Avant de republier une annonce, vérifiez au minimum ceci :

  • la surface ou le volume habitable passe le seuil réglementaire ;
  • il n’existe pas de risque manifeste pour la sécurité ou la santé ;
  • le chauffage, l’eau, l’électricité, les sanitaires et le coin cuisine fonctionnent réellement ;
  • aucun problème sérieux de parasites ou de nuisibles n’est en cours ;
  • le DPE reste compatible avec la location au regard du calendrier actuel ;
  • les diagnostics sont prêts, à jour et cohérents avec l’état réel du bien ;
  • le bail et ses annexes décrivent un logement conforme à ce que vous allez réellement remettre.

C’est aussi pour cela qu’il faut éviter de traiter le sujet “décence” trop tard, au moment de rédiger le bail et ses annexes. À ce stade, il faut confirmer une conformité déjà vérifiée, pas découvrir un doute de fond.

Questions Fréquentes

En principe, il faut respecter le seuil minimal de 9 m² avec 2,20 m de hauteur, ou 20 m³ de volume habitable. L'aménagement ou la qualité perçue du bien ne remplace pas ce critère.

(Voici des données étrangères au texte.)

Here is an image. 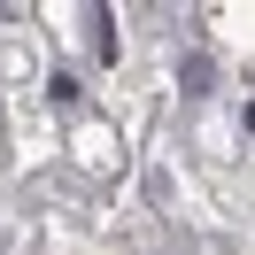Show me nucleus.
I'll return each instance as SVG.
<instances>
[{
    "label": "nucleus",
    "mask_w": 255,
    "mask_h": 255,
    "mask_svg": "<svg viewBox=\"0 0 255 255\" xmlns=\"http://www.w3.org/2000/svg\"><path fill=\"white\" fill-rule=\"evenodd\" d=\"M248 131H255V109H248Z\"/></svg>",
    "instance_id": "nucleus-2"
},
{
    "label": "nucleus",
    "mask_w": 255,
    "mask_h": 255,
    "mask_svg": "<svg viewBox=\"0 0 255 255\" xmlns=\"http://www.w3.org/2000/svg\"><path fill=\"white\" fill-rule=\"evenodd\" d=\"M93 54H101V62H116V31H109V8H93Z\"/></svg>",
    "instance_id": "nucleus-1"
}]
</instances>
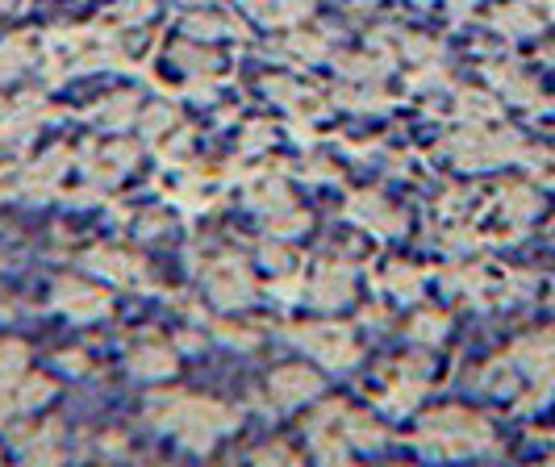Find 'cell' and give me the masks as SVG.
<instances>
[{"label":"cell","instance_id":"1","mask_svg":"<svg viewBox=\"0 0 555 467\" xmlns=\"http://www.w3.org/2000/svg\"><path fill=\"white\" fill-rule=\"evenodd\" d=\"M146 421L171 430L189 451H209L225 430H234V410H225L214 397H189V392H155L146 405Z\"/></svg>","mask_w":555,"mask_h":467},{"label":"cell","instance_id":"2","mask_svg":"<svg viewBox=\"0 0 555 467\" xmlns=\"http://www.w3.org/2000/svg\"><path fill=\"white\" fill-rule=\"evenodd\" d=\"M414 446L426 459H460V455H489L493 451V430L485 417H476L468 410H435L430 417H422Z\"/></svg>","mask_w":555,"mask_h":467},{"label":"cell","instance_id":"3","mask_svg":"<svg viewBox=\"0 0 555 467\" xmlns=\"http://www.w3.org/2000/svg\"><path fill=\"white\" fill-rule=\"evenodd\" d=\"M443 155H451L460 167H498L522 159L527 142L518 130H493L489 121H473V126H464V130L447 138Z\"/></svg>","mask_w":555,"mask_h":467},{"label":"cell","instance_id":"4","mask_svg":"<svg viewBox=\"0 0 555 467\" xmlns=\"http://www.w3.org/2000/svg\"><path fill=\"white\" fill-rule=\"evenodd\" d=\"M284 338H288L297 351H306V355H313L318 363L334 367V372H343V367H351V363L360 359V342H356V334L347 330V326L306 322V326H288Z\"/></svg>","mask_w":555,"mask_h":467},{"label":"cell","instance_id":"5","mask_svg":"<svg viewBox=\"0 0 555 467\" xmlns=\"http://www.w3.org/2000/svg\"><path fill=\"white\" fill-rule=\"evenodd\" d=\"M509 359H514V367L522 372V380L530 385L527 405H539L555 388V330H539L518 338Z\"/></svg>","mask_w":555,"mask_h":467},{"label":"cell","instance_id":"6","mask_svg":"<svg viewBox=\"0 0 555 467\" xmlns=\"http://www.w3.org/2000/svg\"><path fill=\"white\" fill-rule=\"evenodd\" d=\"M205 293L218 309H247L255 301V275L238 255H218L201 268Z\"/></svg>","mask_w":555,"mask_h":467},{"label":"cell","instance_id":"7","mask_svg":"<svg viewBox=\"0 0 555 467\" xmlns=\"http://www.w3.org/2000/svg\"><path fill=\"white\" fill-rule=\"evenodd\" d=\"M430 376H435V363L426 355H405L397 363V372H392L389 388H385V410L389 413H410L426 397V388H430Z\"/></svg>","mask_w":555,"mask_h":467},{"label":"cell","instance_id":"8","mask_svg":"<svg viewBox=\"0 0 555 467\" xmlns=\"http://www.w3.org/2000/svg\"><path fill=\"white\" fill-rule=\"evenodd\" d=\"M343 413H347L343 401H326L322 410L309 417V426H306L313 455L326 459V464H347V459H351V442L343 434Z\"/></svg>","mask_w":555,"mask_h":467},{"label":"cell","instance_id":"9","mask_svg":"<svg viewBox=\"0 0 555 467\" xmlns=\"http://www.w3.org/2000/svg\"><path fill=\"white\" fill-rule=\"evenodd\" d=\"M134 164H139V146L134 142H109V146H88L80 167L92 184L109 189V184H121L134 171Z\"/></svg>","mask_w":555,"mask_h":467},{"label":"cell","instance_id":"10","mask_svg":"<svg viewBox=\"0 0 555 467\" xmlns=\"http://www.w3.org/2000/svg\"><path fill=\"white\" fill-rule=\"evenodd\" d=\"M318 392H322V376L306 363H284L268 380V397H272L276 410H297V405L313 401Z\"/></svg>","mask_w":555,"mask_h":467},{"label":"cell","instance_id":"11","mask_svg":"<svg viewBox=\"0 0 555 467\" xmlns=\"http://www.w3.org/2000/svg\"><path fill=\"white\" fill-rule=\"evenodd\" d=\"M109 297H105V288H96V284H88V280H59L55 284V309L59 313H67L72 322H96V317H105L109 313Z\"/></svg>","mask_w":555,"mask_h":467},{"label":"cell","instance_id":"12","mask_svg":"<svg viewBox=\"0 0 555 467\" xmlns=\"http://www.w3.org/2000/svg\"><path fill=\"white\" fill-rule=\"evenodd\" d=\"M356 297V268L351 263H343V259H331V263H322L313 280H309V301L318 304V309H343V304Z\"/></svg>","mask_w":555,"mask_h":467},{"label":"cell","instance_id":"13","mask_svg":"<svg viewBox=\"0 0 555 467\" xmlns=\"http://www.w3.org/2000/svg\"><path fill=\"white\" fill-rule=\"evenodd\" d=\"M263 92L276 101L280 109H288L297 121H309V117H322V113L331 109V96H322V92H313L306 83H297L293 76H268L263 80Z\"/></svg>","mask_w":555,"mask_h":467},{"label":"cell","instance_id":"14","mask_svg":"<svg viewBox=\"0 0 555 467\" xmlns=\"http://www.w3.org/2000/svg\"><path fill=\"white\" fill-rule=\"evenodd\" d=\"M347 218L376 234H401V225H405V213L380 193H356L347 200Z\"/></svg>","mask_w":555,"mask_h":467},{"label":"cell","instance_id":"15","mask_svg":"<svg viewBox=\"0 0 555 467\" xmlns=\"http://www.w3.org/2000/svg\"><path fill=\"white\" fill-rule=\"evenodd\" d=\"M72 164H76V155H72L67 146L47 151L42 159H34V164L22 171V193L34 196V200H47V196L63 184V176H67V167H72Z\"/></svg>","mask_w":555,"mask_h":467},{"label":"cell","instance_id":"16","mask_svg":"<svg viewBox=\"0 0 555 467\" xmlns=\"http://www.w3.org/2000/svg\"><path fill=\"white\" fill-rule=\"evenodd\" d=\"M83 268L101 280H113V284H142L146 280V263L130 250L117 247H92L83 255Z\"/></svg>","mask_w":555,"mask_h":467},{"label":"cell","instance_id":"17","mask_svg":"<svg viewBox=\"0 0 555 467\" xmlns=\"http://www.w3.org/2000/svg\"><path fill=\"white\" fill-rule=\"evenodd\" d=\"M13 446L26 455L29 464H59V459H67L63 426H59V421H42V426L17 430V434H13Z\"/></svg>","mask_w":555,"mask_h":467},{"label":"cell","instance_id":"18","mask_svg":"<svg viewBox=\"0 0 555 467\" xmlns=\"http://www.w3.org/2000/svg\"><path fill=\"white\" fill-rule=\"evenodd\" d=\"M42 117H47L42 96H26L17 105H0V146H17V142L34 138Z\"/></svg>","mask_w":555,"mask_h":467},{"label":"cell","instance_id":"19","mask_svg":"<svg viewBox=\"0 0 555 467\" xmlns=\"http://www.w3.org/2000/svg\"><path fill=\"white\" fill-rule=\"evenodd\" d=\"M331 101L338 109H351V113H385L392 105L389 88L380 80H343L331 92Z\"/></svg>","mask_w":555,"mask_h":467},{"label":"cell","instance_id":"20","mask_svg":"<svg viewBox=\"0 0 555 467\" xmlns=\"http://www.w3.org/2000/svg\"><path fill=\"white\" fill-rule=\"evenodd\" d=\"M489 80H493V88H498L501 96H509V101L522 105V109H539V105H543L539 83L530 80L518 63H489Z\"/></svg>","mask_w":555,"mask_h":467},{"label":"cell","instance_id":"21","mask_svg":"<svg viewBox=\"0 0 555 467\" xmlns=\"http://www.w3.org/2000/svg\"><path fill=\"white\" fill-rule=\"evenodd\" d=\"M176 372V351L159 342V338H146L130 351V376L139 380H167Z\"/></svg>","mask_w":555,"mask_h":467},{"label":"cell","instance_id":"22","mask_svg":"<svg viewBox=\"0 0 555 467\" xmlns=\"http://www.w3.org/2000/svg\"><path fill=\"white\" fill-rule=\"evenodd\" d=\"M501 221L509 225V230H522L530 221L539 218V209H543V196L534 193L530 184H509V189H501Z\"/></svg>","mask_w":555,"mask_h":467},{"label":"cell","instance_id":"23","mask_svg":"<svg viewBox=\"0 0 555 467\" xmlns=\"http://www.w3.org/2000/svg\"><path fill=\"white\" fill-rule=\"evenodd\" d=\"M247 205L255 209V213L272 218V213H284V209H293L297 200H293V193H288L284 176H259V180H250Z\"/></svg>","mask_w":555,"mask_h":467},{"label":"cell","instance_id":"24","mask_svg":"<svg viewBox=\"0 0 555 467\" xmlns=\"http://www.w3.org/2000/svg\"><path fill=\"white\" fill-rule=\"evenodd\" d=\"M243 4L263 26H297L313 13V0H243Z\"/></svg>","mask_w":555,"mask_h":467},{"label":"cell","instance_id":"25","mask_svg":"<svg viewBox=\"0 0 555 467\" xmlns=\"http://www.w3.org/2000/svg\"><path fill=\"white\" fill-rule=\"evenodd\" d=\"M493 29L505 34V38H530V34L543 29V17H539V9L530 0H514V4H501L493 13Z\"/></svg>","mask_w":555,"mask_h":467},{"label":"cell","instance_id":"26","mask_svg":"<svg viewBox=\"0 0 555 467\" xmlns=\"http://www.w3.org/2000/svg\"><path fill=\"white\" fill-rule=\"evenodd\" d=\"M171 63L196 83L214 80V76L222 72V55H214L209 47H193V42H180V47L171 51Z\"/></svg>","mask_w":555,"mask_h":467},{"label":"cell","instance_id":"27","mask_svg":"<svg viewBox=\"0 0 555 467\" xmlns=\"http://www.w3.org/2000/svg\"><path fill=\"white\" fill-rule=\"evenodd\" d=\"M134 117H139V96L134 92H113V96H105L96 109L88 113V121L101 126V130H126Z\"/></svg>","mask_w":555,"mask_h":467},{"label":"cell","instance_id":"28","mask_svg":"<svg viewBox=\"0 0 555 467\" xmlns=\"http://www.w3.org/2000/svg\"><path fill=\"white\" fill-rule=\"evenodd\" d=\"M392 63L397 59L385 55V51H367V55H338L334 59V67H338V76L343 80H385L392 72Z\"/></svg>","mask_w":555,"mask_h":467},{"label":"cell","instance_id":"29","mask_svg":"<svg viewBox=\"0 0 555 467\" xmlns=\"http://www.w3.org/2000/svg\"><path fill=\"white\" fill-rule=\"evenodd\" d=\"M334 38L322 29H293L288 42H284V55L297 59V63H326L331 59Z\"/></svg>","mask_w":555,"mask_h":467},{"label":"cell","instance_id":"30","mask_svg":"<svg viewBox=\"0 0 555 467\" xmlns=\"http://www.w3.org/2000/svg\"><path fill=\"white\" fill-rule=\"evenodd\" d=\"M343 434L351 442V451H376V446H385V426L376 421V417H367V413H343Z\"/></svg>","mask_w":555,"mask_h":467},{"label":"cell","instance_id":"31","mask_svg":"<svg viewBox=\"0 0 555 467\" xmlns=\"http://www.w3.org/2000/svg\"><path fill=\"white\" fill-rule=\"evenodd\" d=\"M34 63V42L26 34H13L0 42V83H13Z\"/></svg>","mask_w":555,"mask_h":467},{"label":"cell","instance_id":"32","mask_svg":"<svg viewBox=\"0 0 555 467\" xmlns=\"http://www.w3.org/2000/svg\"><path fill=\"white\" fill-rule=\"evenodd\" d=\"M443 284L451 288V293H460V297L480 301V297L489 293V272H485L480 263H455V268H447Z\"/></svg>","mask_w":555,"mask_h":467},{"label":"cell","instance_id":"33","mask_svg":"<svg viewBox=\"0 0 555 467\" xmlns=\"http://www.w3.org/2000/svg\"><path fill=\"white\" fill-rule=\"evenodd\" d=\"M476 385L485 388V392H493V397H509V392H518V385H522V372L514 367V359H493L480 376H476Z\"/></svg>","mask_w":555,"mask_h":467},{"label":"cell","instance_id":"34","mask_svg":"<svg viewBox=\"0 0 555 467\" xmlns=\"http://www.w3.org/2000/svg\"><path fill=\"white\" fill-rule=\"evenodd\" d=\"M385 288H389L397 301H417L422 297V272H417L414 263L392 259L389 268H385Z\"/></svg>","mask_w":555,"mask_h":467},{"label":"cell","instance_id":"35","mask_svg":"<svg viewBox=\"0 0 555 467\" xmlns=\"http://www.w3.org/2000/svg\"><path fill=\"white\" fill-rule=\"evenodd\" d=\"M26 363H29L26 342H17V338H4V342H0V388L17 385V380L26 376Z\"/></svg>","mask_w":555,"mask_h":467},{"label":"cell","instance_id":"36","mask_svg":"<svg viewBox=\"0 0 555 467\" xmlns=\"http://www.w3.org/2000/svg\"><path fill=\"white\" fill-rule=\"evenodd\" d=\"M410 338L417 347H435L447 338V313L443 309H422L414 322H410Z\"/></svg>","mask_w":555,"mask_h":467},{"label":"cell","instance_id":"37","mask_svg":"<svg viewBox=\"0 0 555 467\" xmlns=\"http://www.w3.org/2000/svg\"><path fill=\"white\" fill-rule=\"evenodd\" d=\"M268 225V238H280V243H288V238H301L309 230V213L306 209H284V213H272V218H263Z\"/></svg>","mask_w":555,"mask_h":467},{"label":"cell","instance_id":"38","mask_svg":"<svg viewBox=\"0 0 555 467\" xmlns=\"http://www.w3.org/2000/svg\"><path fill=\"white\" fill-rule=\"evenodd\" d=\"M13 397H17V410H22V413L42 410V405H47V401L55 397V385H51L47 376H22V380H17V392H13Z\"/></svg>","mask_w":555,"mask_h":467},{"label":"cell","instance_id":"39","mask_svg":"<svg viewBox=\"0 0 555 467\" xmlns=\"http://www.w3.org/2000/svg\"><path fill=\"white\" fill-rule=\"evenodd\" d=\"M455 109H460V117H468V121H493V117H498V101H493L489 92L464 88L460 101H455Z\"/></svg>","mask_w":555,"mask_h":467},{"label":"cell","instance_id":"40","mask_svg":"<svg viewBox=\"0 0 555 467\" xmlns=\"http://www.w3.org/2000/svg\"><path fill=\"white\" fill-rule=\"evenodd\" d=\"M139 130L146 142H164V138L176 130V109H171V105H151V109L142 113Z\"/></svg>","mask_w":555,"mask_h":467},{"label":"cell","instance_id":"41","mask_svg":"<svg viewBox=\"0 0 555 467\" xmlns=\"http://www.w3.org/2000/svg\"><path fill=\"white\" fill-rule=\"evenodd\" d=\"M214 334H218V342L238 347V351H250L259 342V334L250 330V326H234V322H214Z\"/></svg>","mask_w":555,"mask_h":467},{"label":"cell","instance_id":"42","mask_svg":"<svg viewBox=\"0 0 555 467\" xmlns=\"http://www.w3.org/2000/svg\"><path fill=\"white\" fill-rule=\"evenodd\" d=\"M230 22L225 17H214V13H196V17H189V34L193 38H218V34H230Z\"/></svg>","mask_w":555,"mask_h":467},{"label":"cell","instance_id":"43","mask_svg":"<svg viewBox=\"0 0 555 467\" xmlns=\"http://www.w3.org/2000/svg\"><path fill=\"white\" fill-rule=\"evenodd\" d=\"M151 13H155V0H121V4L113 9V17L126 22V26H139V22H146Z\"/></svg>","mask_w":555,"mask_h":467},{"label":"cell","instance_id":"44","mask_svg":"<svg viewBox=\"0 0 555 467\" xmlns=\"http://www.w3.org/2000/svg\"><path fill=\"white\" fill-rule=\"evenodd\" d=\"M259 259H263L272 272H288V268H293V255H288V247H284L280 238H268V243L259 247Z\"/></svg>","mask_w":555,"mask_h":467},{"label":"cell","instance_id":"45","mask_svg":"<svg viewBox=\"0 0 555 467\" xmlns=\"http://www.w3.org/2000/svg\"><path fill=\"white\" fill-rule=\"evenodd\" d=\"M272 293H276L280 301H297V293H301V275H297V268L276 272V280H272Z\"/></svg>","mask_w":555,"mask_h":467},{"label":"cell","instance_id":"46","mask_svg":"<svg viewBox=\"0 0 555 467\" xmlns=\"http://www.w3.org/2000/svg\"><path fill=\"white\" fill-rule=\"evenodd\" d=\"M167 225H171V218L159 213V209H151V213H142L139 218V234L142 238H159V234H167Z\"/></svg>","mask_w":555,"mask_h":467},{"label":"cell","instance_id":"47","mask_svg":"<svg viewBox=\"0 0 555 467\" xmlns=\"http://www.w3.org/2000/svg\"><path fill=\"white\" fill-rule=\"evenodd\" d=\"M255 459H259V464H297V455H293V451H288L284 442L259 446V451H255Z\"/></svg>","mask_w":555,"mask_h":467},{"label":"cell","instance_id":"48","mask_svg":"<svg viewBox=\"0 0 555 467\" xmlns=\"http://www.w3.org/2000/svg\"><path fill=\"white\" fill-rule=\"evenodd\" d=\"M443 247L447 250H473L476 234L468 230V225H455V230H447V234H443Z\"/></svg>","mask_w":555,"mask_h":467},{"label":"cell","instance_id":"49","mask_svg":"<svg viewBox=\"0 0 555 467\" xmlns=\"http://www.w3.org/2000/svg\"><path fill=\"white\" fill-rule=\"evenodd\" d=\"M263 146H272V126H247V134H243V151H263Z\"/></svg>","mask_w":555,"mask_h":467},{"label":"cell","instance_id":"50","mask_svg":"<svg viewBox=\"0 0 555 467\" xmlns=\"http://www.w3.org/2000/svg\"><path fill=\"white\" fill-rule=\"evenodd\" d=\"M176 193H180L184 205H205V193H209V189H205V180L189 176V180H180V189H176Z\"/></svg>","mask_w":555,"mask_h":467},{"label":"cell","instance_id":"51","mask_svg":"<svg viewBox=\"0 0 555 467\" xmlns=\"http://www.w3.org/2000/svg\"><path fill=\"white\" fill-rule=\"evenodd\" d=\"M67 205H76V209H88V205H101V184H83L76 193H67Z\"/></svg>","mask_w":555,"mask_h":467},{"label":"cell","instance_id":"52","mask_svg":"<svg viewBox=\"0 0 555 467\" xmlns=\"http://www.w3.org/2000/svg\"><path fill=\"white\" fill-rule=\"evenodd\" d=\"M59 367H63V372H72V376H83V372H88V355L67 351V355H59Z\"/></svg>","mask_w":555,"mask_h":467},{"label":"cell","instance_id":"53","mask_svg":"<svg viewBox=\"0 0 555 467\" xmlns=\"http://www.w3.org/2000/svg\"><path fill=\"white\" fill-rule=\"evenodd\" d=\"M13 413H22V410H17L13 388H0V426H9V417H13Z\"/></svg>","mask_w":555,"mask_h":467},{"label":"cell","instance_id":"54","mask_svg":"<svg viewBox=\"0 0 555 467\" xmlns=\"http://www.w3.org/2000/svg\"><path fill=\"white\" fill-rule=\"evenodd\" d=\"M530 4H534V9H543V13H552V17H555V0H530Z\"/></svg>","mask_w":555,"mask_h":467},{"label":"cell","instance_id":"55","mask_svg":"<svg viewBox=\"0 0 555 467\" xmlns=\"http://www.w3.org/2000/svg\"><path fill=\"white\" fill-rule=\"evenodd\" d=\"M13 193V184H9V176H0V200Z\"/></svg>","mask_w":555,"mask_h":467},{"label":"cell","instance_id":"56","mask_svg":"<svg viewBox=\"0 0 555 467\" xmlns=\"http://www.w3.org/2000/svg\"><path fill=\"white\" fill-rule=\"evenodd\" d=\"M13 4H17V0H0V17H4V13L13 9Z\"/></svg>","mask_w":555,"mask_h":467}]
</instances>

Non. Le DPE ne couvre qu'une partie du sujet. Un logement peut avoir un niveau énergétique compatible avec la location et rester non décent pour d'autres raisons : humidité, sécurité, équipements essentiels, infestation, sanitaires défaillants, etc.

Service-Public rappelle qu'en général, un chauffage est considéré comme insuffisant lorsqu'il ne permet pas d'atteindre 18 °C au centre de chaque pièce dans les cas où cette référence s'applique. Ce n'est pas le seul critère de décence, mais c'est un repère utile quand le sujet porte sur le chauffage.

Conclusion

Le bon test est simple : si vous deviez défendre demain la mise en location devant un locataire exigeant, un conciliateur ou un juge, votre dossier tient-il sans forcer ?

Si vous hésitez sur un seul bloc important — surface, sécurité, humidité, équipements, parasites ou DPE — mieux vaut traiter le problème avant relocation. Pour un bailleur, la vraie économie n’est pas de louer plus vite. C’est d’éviter un logement contestable dès le départ.